Que dire de plus que la première ordalie (rêvée) de Lenny Belardo, devenu Pie XIII, le premier pape américain de l’histoire. C’est bon, c’est drôle, c’est frais, engagé avec beaucoup de politique interne au Vatican et de manipulations, ça bouscule beaucoup de choses, la satire est forte et Jude Law y est excellent. Si l’extrait que je viens de vous citer ne vous convainc pas, courrez vous faire votre propre idée.

Crazyhead

Sorcellerie, possession et douche dorée, c’est « Crazyhead » sur E4.
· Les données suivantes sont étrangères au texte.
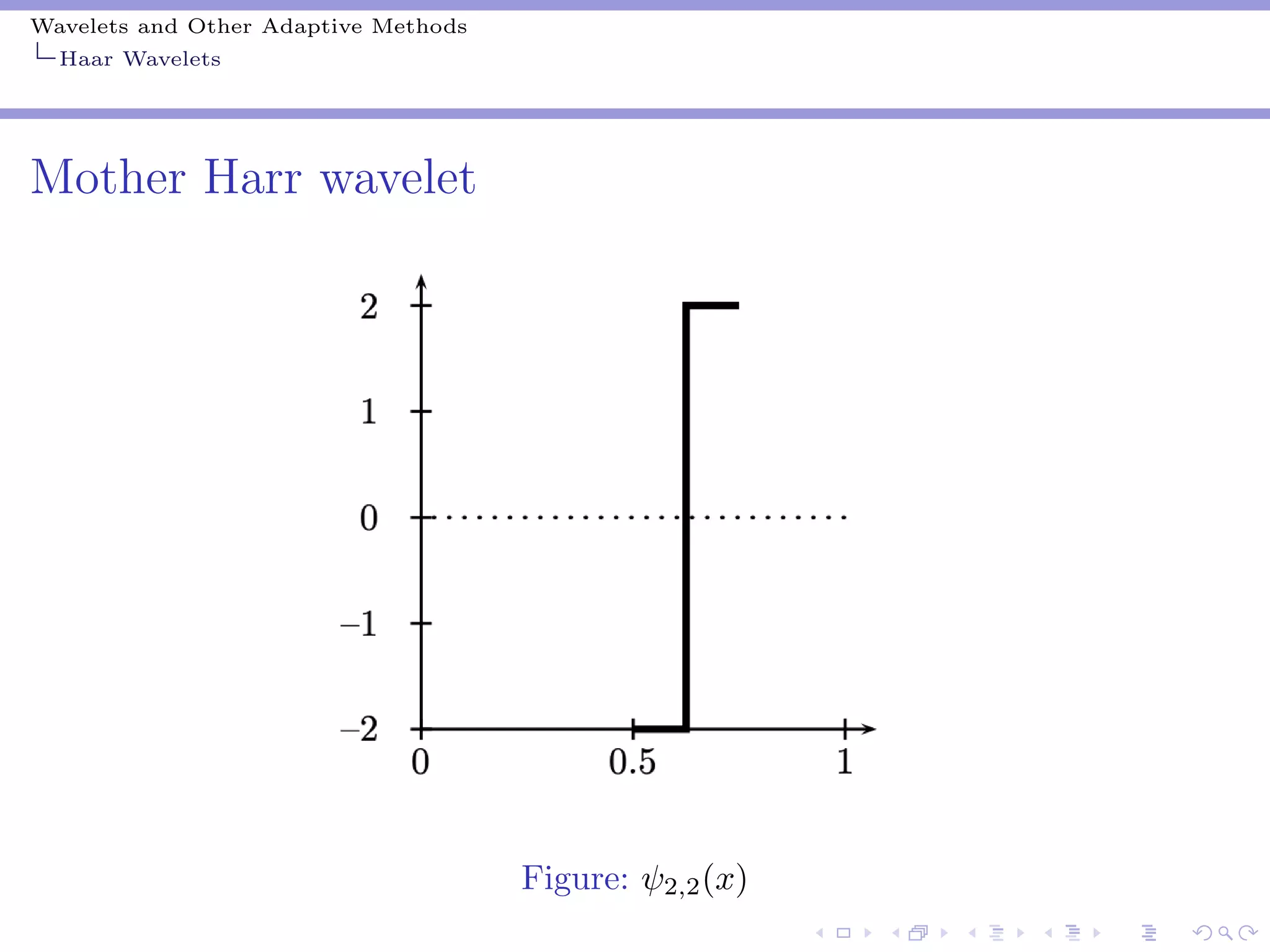 Wavelets and Other Adaptive Methods
Haar Wavelets

Mother Harr wavelet

2
1
0
–1
–2
0
0.5
1

Figure: $\psi_{2,2}(x)$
Amy est une jeune fille tout ce qu’il y a de plus normal, du moins, le croyait-elle. Si les âmes des personnes décédées finissent leurs existences paisiblement, certaines, tourmentées, restent sur terre et prennent possession des vivants pour accomplir leurs vengeance. Certaines personnes, dont Amy, sont capables de les voir. Mais Amy n’est pas seule. Raquel, une chasseuse autodidacte, armée de Wikipedia et d’un bâton acheté sur ebay va lui expliquer la réalité sur ses visions et se battre à ses côtés contre les démons.

Nous devons cette série à Howard Overman, le créateur de « Misfits ». La série est à mi-chemin entre « Supernatural » et « Buffy ». D’ailleurs, elle a son Angel en la personne de Sawyer, un beau jeune homme mystérieux et possédé qui combat également les démons. Les personnages sont plutôt bien campés et les situations plutôt drôles. Après, le ton est encore un peu hésitant entre la pure comédie et la série d’horreur et ne trouve pas forcément encore un équilibre, mais bon, on a tout de même droit à une série courte (six épisodes pour la première saison) qui semble prometteuse.